A man's education never ends, but there are two periods thereof, quite dissimilar, the period of the Boy, and that of the Man. Education in general is the developing and instructing the faculties, and is, therefore, the same in kind to both man and boy, though it may be brought about by different forces. The education of the boy, so far as it depends on institutions, and conscious modes of action, must be so modified as to enable him to meet the influences which will surround him when he is a man; otherwise, his training will not enable him to cope with the new forces he meets, and so will fail of the end of making him a man. I pass over the influence of the family, and of nature, which do not belong to my present theme. In America, the public education of men is chiefly influenced by four great powers, which I will call educational forces, and which correspond to four modes of national activity:

I. The political action of the people, represented by the State;

II. The industrial action of the people, represented by Business;

III. The ecclesiastical action of the people, represented by the Church;

IV. The literary action of the people, represented by the Press.

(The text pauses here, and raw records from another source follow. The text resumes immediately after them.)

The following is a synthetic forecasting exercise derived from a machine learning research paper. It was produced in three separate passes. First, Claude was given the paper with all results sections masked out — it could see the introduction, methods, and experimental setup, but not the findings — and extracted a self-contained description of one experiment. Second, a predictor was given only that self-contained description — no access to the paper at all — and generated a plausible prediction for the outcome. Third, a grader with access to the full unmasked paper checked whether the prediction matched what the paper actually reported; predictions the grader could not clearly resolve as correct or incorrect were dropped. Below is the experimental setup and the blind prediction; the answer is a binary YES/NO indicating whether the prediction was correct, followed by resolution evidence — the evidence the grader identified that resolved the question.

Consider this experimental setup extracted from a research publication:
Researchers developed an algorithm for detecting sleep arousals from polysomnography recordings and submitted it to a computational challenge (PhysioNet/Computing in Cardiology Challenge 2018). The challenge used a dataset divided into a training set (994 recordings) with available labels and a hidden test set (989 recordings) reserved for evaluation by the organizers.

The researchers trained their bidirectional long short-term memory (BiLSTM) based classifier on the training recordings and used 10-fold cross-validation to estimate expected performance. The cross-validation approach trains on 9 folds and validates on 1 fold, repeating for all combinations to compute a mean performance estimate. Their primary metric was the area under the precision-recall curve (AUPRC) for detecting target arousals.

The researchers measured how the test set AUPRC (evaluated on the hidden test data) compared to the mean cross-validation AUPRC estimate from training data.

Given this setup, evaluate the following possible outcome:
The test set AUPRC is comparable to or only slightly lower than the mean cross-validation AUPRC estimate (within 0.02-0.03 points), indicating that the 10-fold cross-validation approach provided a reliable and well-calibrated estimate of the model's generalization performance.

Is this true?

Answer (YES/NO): NO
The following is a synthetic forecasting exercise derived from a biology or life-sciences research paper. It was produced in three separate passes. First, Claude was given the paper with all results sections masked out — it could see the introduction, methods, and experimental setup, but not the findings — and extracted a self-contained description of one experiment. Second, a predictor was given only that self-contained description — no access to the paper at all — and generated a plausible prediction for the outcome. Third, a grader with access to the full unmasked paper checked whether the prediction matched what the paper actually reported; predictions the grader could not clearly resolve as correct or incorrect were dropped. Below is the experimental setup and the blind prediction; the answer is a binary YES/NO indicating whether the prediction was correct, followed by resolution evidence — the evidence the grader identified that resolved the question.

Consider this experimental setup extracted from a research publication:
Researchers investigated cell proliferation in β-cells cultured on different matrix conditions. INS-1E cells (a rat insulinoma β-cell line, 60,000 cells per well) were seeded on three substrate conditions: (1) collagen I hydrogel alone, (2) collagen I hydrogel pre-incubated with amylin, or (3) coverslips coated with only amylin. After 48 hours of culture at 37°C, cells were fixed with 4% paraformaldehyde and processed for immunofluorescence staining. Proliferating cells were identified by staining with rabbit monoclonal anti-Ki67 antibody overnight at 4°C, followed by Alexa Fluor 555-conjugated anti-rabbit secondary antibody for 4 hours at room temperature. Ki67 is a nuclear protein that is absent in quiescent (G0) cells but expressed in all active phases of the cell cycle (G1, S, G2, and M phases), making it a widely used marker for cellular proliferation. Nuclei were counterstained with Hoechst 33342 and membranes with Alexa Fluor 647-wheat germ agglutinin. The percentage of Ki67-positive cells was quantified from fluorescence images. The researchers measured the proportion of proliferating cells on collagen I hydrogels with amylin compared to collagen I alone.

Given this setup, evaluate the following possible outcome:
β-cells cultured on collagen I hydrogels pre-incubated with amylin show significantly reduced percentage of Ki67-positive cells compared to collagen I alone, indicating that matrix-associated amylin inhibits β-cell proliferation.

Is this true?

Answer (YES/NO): YES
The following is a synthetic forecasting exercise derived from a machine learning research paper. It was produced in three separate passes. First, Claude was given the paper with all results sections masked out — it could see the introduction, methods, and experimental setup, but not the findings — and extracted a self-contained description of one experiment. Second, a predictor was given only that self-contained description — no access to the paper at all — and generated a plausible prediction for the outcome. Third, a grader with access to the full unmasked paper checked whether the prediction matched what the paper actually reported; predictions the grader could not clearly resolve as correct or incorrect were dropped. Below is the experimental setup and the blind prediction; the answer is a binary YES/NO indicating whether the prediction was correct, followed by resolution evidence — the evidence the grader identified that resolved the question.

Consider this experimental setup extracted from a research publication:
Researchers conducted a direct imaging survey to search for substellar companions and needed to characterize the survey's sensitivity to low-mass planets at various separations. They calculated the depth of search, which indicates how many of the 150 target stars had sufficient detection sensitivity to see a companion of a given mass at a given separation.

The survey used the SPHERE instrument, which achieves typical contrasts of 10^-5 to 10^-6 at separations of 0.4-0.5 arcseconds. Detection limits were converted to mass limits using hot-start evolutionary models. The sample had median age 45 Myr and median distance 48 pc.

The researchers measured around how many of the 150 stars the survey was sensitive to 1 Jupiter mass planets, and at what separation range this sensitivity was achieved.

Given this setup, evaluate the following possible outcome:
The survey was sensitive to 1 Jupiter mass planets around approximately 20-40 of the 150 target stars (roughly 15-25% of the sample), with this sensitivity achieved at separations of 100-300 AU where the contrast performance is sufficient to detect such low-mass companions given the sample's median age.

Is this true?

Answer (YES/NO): NO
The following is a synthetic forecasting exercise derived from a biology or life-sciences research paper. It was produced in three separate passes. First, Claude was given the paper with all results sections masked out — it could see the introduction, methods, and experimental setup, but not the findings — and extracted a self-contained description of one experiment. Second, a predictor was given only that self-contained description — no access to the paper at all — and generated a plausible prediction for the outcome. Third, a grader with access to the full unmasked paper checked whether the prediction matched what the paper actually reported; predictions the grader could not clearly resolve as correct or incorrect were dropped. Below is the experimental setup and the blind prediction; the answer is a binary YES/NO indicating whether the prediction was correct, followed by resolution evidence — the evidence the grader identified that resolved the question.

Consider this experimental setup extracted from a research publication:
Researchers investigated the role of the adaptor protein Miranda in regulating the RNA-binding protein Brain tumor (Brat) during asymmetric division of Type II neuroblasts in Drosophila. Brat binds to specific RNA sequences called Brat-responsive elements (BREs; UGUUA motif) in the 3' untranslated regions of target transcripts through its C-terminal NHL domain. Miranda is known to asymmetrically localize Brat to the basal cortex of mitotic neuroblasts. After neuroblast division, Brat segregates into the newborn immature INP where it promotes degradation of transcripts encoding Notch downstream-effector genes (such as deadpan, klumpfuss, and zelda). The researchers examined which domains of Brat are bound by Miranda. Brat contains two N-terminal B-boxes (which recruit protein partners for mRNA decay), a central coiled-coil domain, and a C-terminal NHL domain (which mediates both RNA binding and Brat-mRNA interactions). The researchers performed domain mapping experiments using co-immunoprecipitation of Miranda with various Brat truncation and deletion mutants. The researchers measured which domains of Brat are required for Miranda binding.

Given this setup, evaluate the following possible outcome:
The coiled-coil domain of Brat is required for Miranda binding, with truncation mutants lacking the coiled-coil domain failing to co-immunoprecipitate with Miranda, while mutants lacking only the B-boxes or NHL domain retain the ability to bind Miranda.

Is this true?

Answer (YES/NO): NO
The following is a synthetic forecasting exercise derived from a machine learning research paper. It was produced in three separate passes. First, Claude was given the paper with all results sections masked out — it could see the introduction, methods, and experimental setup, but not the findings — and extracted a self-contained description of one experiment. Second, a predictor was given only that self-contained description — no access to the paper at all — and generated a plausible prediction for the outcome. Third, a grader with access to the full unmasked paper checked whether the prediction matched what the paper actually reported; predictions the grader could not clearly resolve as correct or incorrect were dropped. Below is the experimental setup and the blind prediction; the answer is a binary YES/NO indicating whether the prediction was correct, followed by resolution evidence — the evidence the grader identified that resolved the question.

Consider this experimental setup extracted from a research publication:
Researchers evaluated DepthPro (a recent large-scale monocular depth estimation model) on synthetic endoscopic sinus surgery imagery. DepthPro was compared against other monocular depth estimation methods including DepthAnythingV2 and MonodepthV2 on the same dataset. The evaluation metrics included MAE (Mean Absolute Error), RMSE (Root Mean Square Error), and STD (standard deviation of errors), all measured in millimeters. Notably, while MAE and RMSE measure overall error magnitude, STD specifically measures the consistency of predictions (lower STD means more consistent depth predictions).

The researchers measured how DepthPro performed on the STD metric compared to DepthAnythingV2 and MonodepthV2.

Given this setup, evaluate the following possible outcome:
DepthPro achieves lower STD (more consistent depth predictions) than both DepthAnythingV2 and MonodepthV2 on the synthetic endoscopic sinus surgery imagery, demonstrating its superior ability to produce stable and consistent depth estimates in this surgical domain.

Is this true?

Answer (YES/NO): YES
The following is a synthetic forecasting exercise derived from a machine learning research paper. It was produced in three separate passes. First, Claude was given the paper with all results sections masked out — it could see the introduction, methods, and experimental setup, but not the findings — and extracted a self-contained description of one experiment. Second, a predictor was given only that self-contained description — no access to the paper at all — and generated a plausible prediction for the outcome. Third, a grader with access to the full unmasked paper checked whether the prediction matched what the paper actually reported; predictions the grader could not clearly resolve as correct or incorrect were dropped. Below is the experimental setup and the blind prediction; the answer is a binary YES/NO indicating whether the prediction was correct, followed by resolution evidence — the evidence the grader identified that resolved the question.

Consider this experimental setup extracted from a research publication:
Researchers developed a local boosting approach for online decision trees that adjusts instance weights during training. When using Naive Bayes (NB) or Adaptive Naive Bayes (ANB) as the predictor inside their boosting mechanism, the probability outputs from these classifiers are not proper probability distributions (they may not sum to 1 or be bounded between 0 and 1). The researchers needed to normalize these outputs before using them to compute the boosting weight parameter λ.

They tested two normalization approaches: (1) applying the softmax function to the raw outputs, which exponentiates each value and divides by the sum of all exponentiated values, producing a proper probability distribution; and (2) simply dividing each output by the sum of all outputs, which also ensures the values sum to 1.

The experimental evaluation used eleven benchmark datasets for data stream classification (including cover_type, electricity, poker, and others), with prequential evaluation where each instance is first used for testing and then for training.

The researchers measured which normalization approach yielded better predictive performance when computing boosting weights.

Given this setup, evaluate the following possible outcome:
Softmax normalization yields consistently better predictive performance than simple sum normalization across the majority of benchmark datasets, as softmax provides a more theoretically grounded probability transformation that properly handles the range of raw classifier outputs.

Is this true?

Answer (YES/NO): NO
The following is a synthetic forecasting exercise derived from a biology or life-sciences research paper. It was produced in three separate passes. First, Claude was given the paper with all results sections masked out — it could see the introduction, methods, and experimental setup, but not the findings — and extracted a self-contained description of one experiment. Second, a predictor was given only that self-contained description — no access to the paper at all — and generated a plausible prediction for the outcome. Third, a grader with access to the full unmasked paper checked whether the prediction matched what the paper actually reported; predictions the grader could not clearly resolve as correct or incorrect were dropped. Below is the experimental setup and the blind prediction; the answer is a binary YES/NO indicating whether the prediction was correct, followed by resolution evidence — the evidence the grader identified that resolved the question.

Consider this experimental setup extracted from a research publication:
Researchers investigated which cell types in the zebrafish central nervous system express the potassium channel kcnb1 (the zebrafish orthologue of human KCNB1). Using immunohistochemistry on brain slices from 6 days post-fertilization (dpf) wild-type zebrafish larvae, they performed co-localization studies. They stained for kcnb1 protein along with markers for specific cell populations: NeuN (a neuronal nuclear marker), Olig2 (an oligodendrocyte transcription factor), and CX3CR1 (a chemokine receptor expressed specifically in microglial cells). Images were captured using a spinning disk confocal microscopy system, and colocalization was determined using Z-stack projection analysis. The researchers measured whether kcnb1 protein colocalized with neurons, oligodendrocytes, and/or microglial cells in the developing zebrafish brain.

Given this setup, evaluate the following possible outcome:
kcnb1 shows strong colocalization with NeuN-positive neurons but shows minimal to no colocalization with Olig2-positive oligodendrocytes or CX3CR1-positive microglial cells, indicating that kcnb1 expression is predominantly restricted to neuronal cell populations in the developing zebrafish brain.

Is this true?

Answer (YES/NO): NO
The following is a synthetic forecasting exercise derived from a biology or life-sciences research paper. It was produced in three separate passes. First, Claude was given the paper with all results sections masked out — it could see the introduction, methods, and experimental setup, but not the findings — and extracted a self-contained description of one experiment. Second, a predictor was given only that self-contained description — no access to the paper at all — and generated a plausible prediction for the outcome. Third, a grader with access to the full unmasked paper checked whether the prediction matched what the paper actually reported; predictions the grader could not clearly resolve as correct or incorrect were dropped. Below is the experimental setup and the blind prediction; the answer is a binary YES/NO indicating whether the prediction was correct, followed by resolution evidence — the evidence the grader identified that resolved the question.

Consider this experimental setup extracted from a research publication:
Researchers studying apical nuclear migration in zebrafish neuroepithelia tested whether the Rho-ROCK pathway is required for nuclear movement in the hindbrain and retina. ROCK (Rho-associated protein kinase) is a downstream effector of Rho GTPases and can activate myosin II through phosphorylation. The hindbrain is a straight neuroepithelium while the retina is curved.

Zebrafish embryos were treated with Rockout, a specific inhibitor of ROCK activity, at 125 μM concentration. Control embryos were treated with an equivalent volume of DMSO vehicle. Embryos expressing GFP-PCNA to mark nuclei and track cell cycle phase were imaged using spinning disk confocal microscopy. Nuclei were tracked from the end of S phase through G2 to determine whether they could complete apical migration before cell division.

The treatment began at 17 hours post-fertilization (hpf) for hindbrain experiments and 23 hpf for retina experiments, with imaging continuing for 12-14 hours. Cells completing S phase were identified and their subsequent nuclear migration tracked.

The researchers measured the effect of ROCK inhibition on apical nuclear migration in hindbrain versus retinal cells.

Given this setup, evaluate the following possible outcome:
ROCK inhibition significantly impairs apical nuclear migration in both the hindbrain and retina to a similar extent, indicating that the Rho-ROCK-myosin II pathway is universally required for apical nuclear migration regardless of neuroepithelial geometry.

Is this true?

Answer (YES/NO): NO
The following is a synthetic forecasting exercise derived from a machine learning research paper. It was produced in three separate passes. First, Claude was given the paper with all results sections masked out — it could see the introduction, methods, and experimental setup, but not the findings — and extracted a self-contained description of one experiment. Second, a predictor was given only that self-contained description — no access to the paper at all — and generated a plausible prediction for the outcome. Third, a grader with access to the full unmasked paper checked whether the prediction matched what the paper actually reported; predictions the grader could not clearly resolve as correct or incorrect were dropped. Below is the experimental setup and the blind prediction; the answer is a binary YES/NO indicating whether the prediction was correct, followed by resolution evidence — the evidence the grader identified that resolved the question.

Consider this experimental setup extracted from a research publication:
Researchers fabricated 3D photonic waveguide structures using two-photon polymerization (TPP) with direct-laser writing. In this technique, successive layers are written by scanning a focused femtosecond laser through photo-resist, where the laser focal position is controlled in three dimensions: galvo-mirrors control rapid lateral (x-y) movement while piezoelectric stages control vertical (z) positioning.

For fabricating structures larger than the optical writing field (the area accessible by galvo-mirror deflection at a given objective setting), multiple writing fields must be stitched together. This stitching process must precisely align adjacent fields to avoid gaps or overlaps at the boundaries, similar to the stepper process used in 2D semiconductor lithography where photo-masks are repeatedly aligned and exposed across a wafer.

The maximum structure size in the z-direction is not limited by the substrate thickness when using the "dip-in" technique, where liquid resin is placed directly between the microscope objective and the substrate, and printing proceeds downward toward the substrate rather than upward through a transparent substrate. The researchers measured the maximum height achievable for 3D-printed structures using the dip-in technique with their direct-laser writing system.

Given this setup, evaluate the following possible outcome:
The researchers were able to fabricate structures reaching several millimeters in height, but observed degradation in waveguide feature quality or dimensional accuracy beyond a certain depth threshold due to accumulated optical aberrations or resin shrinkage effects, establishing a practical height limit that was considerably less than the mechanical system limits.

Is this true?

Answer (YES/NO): NO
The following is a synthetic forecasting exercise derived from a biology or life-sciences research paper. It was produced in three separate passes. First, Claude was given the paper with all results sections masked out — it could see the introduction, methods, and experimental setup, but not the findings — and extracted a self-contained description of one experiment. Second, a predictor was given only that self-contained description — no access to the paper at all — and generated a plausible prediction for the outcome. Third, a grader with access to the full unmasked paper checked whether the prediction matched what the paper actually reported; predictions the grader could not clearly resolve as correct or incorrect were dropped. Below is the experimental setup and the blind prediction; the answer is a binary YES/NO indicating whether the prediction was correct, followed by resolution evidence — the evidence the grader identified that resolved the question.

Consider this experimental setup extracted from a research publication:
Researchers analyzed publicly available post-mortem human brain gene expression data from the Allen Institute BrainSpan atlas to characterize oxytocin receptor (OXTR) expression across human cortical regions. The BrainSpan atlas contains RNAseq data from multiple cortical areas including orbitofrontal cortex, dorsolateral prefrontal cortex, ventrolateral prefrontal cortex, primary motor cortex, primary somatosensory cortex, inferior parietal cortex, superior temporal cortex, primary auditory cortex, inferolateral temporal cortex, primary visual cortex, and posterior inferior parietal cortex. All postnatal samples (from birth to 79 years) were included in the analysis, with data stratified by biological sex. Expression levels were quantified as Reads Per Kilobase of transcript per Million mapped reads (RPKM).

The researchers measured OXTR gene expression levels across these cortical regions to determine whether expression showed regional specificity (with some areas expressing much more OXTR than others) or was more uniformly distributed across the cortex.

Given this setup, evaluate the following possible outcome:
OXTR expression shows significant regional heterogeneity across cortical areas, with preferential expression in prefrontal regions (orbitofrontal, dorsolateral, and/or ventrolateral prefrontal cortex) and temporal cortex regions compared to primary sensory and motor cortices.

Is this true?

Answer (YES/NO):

I now purposely name them in this order, though I shall presently refer to them several times, and in a different succession. These forces act on the people, making us such men as we are; they act indirectly on the child before he comes to consciousness; directly, afterwards, but most powerfully on the man. What is commonly and technically called education—the development and instruction of the faculties of children, is only preparatory; the scholastic education of the boy is but introductory to the practical education of the man. It is only this preparatory education of the children of the people that is the work of the school-masters. Their business is to give the child such a development of his faculties, and such furniture of preliminary knowledge, that he can secure the influence of all these educational forces, appreciating and enhancing the good, withstanding, counteracting, and at last ending the evil thereof, and so continue his education; and at the same time that he can work in one or more of those modes of activity, serving himself and mankind, politically by the state, ecclesiastically by the church, literarily by the press, or at any rate, industrially by his business. To give children the preparatory education necessary for this fourfold receptivity, or activity, we need three classes of public institutions:

I. Free common schools;

II. Free high schools;

III. Free colleges.

Of these I will presently speak in detail, but now, for the sake of shortness, let me call them all collectively by their generic name—the School. It is plain the teachers who work by this instrument ought to understand the good and evil of the four educational forces which work on men grown, in order to prepare their pupils to receive the good thereof, and withstand the evil. So then let us look a moment at the character of these educational forces, and see what they offer us, and what men they are likely to make of their unconscious pupils. Let us look at the good qualities first, and next at the evil.